La “impotentia generandi”
Non è, dunque, di per sé stessa motivo di nullità a meno che, come nel caso in esame, non sia stata dolosamente celata alla controparte: quindi, il profilo di nullità, nella fattispecie, si rileva sotto l’aspetto del dolo. In particolare va osservato che il Tribunale pronuncia nullità del matrimonio per errore doloso, allorché uno dei nubendi sia stato deliberatamente ingannato circa una qualità personale del coniuge che, per sua natura, sia tale da turbare gravemente il consorzio di vita e, ciò, allo scopo di ottenere il consenso matrimoniale dalla vittima dell’inganno.
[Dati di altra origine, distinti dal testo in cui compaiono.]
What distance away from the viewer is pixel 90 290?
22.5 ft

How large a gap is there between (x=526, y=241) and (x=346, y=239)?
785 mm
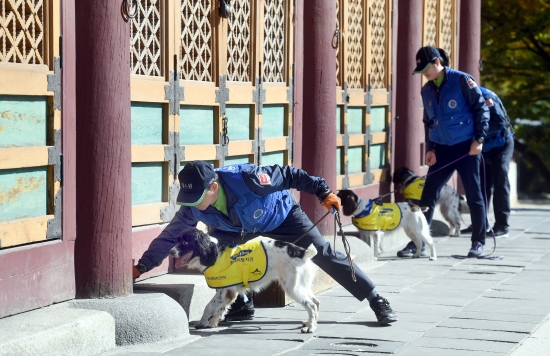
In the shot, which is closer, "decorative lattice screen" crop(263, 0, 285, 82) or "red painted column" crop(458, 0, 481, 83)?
"decorative lattice screen" crop(263, 0, 285, 82)

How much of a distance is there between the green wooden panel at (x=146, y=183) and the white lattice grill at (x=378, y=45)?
5013 millimetres

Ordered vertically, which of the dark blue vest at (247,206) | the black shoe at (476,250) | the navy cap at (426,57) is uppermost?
the navy cap at (426,57)

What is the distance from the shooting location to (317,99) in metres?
9.16

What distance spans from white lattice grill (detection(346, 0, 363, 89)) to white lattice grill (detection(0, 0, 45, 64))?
5.56 meters

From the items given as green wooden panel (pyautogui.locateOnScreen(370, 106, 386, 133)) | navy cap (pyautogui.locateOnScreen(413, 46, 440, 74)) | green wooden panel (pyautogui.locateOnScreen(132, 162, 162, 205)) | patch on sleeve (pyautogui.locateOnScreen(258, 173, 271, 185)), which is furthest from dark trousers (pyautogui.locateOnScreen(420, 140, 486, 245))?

Al fine di integrare la prova dovrà essere accertata la presenza di determinate condizioni: 1) è necessario che la parte che si ritiene ingannata versi in errore dal punto di vista soggettivo, vale a dire che ritenga erroneamente avverata una qualità desiderata ovvero assente una qualità non accettata (nel nostro caso Anna riteneva che Francesco fosse capace di generare) e contestualmente è necessaria l’oggettività dell’inganno;
2) l’errore doloso deve vertere su di una qualità personale del coniuge e non su di una circostanza accessoria; 3) è necessario che la qualità sia per sua natura tanto rilevante da poter turbare la comunione di vita coniugale (la valutazione sarà di carattere generale e oggettivo); 4) è necessario dimostrare che l’errore sia stato indotto (con comportamento omissivo o commissivo) dal coniuge o da un terzo; 5) è necessario dimostrare, oltre all’inganno, anche la volontà di ingannare; 6) è importante considerare il comportamento della vittima dell’inganno nel momento della scoperta dell’assenza della qualità desiderata. Quanto più è repentina la reazione, tanto più l’inganno è verosimile (nel nostro caso alla scoperta della sterilità seguì immediatamente l’abbandono da parte di Anna del domicilio coniugale); 7) infine, occorre accertare che lo scopo dell’inganno sia finalizzato al matrimonio: quanto più forte è nell’ingannatore il desiderio di matrimonio, tanto più probabile sarà la finalizzazione dell’inganno in tal senso.
Istruttoria lineare
E non fu difficile fornire la prova della decezione posta in essere da Francesco, nonostante l’atteggiamento processuale dell’uomo che si oppose strenuamente alla domanda attorea. Pertanto il Tribunale adito nella fattispecie sentenziò nullità del matrimonio per dolo perpetrato dall’uomo, avendo il convenuto nascosto alla nubenda, con l’inganno, la propria condizione di soggetto incapace alla procreazione.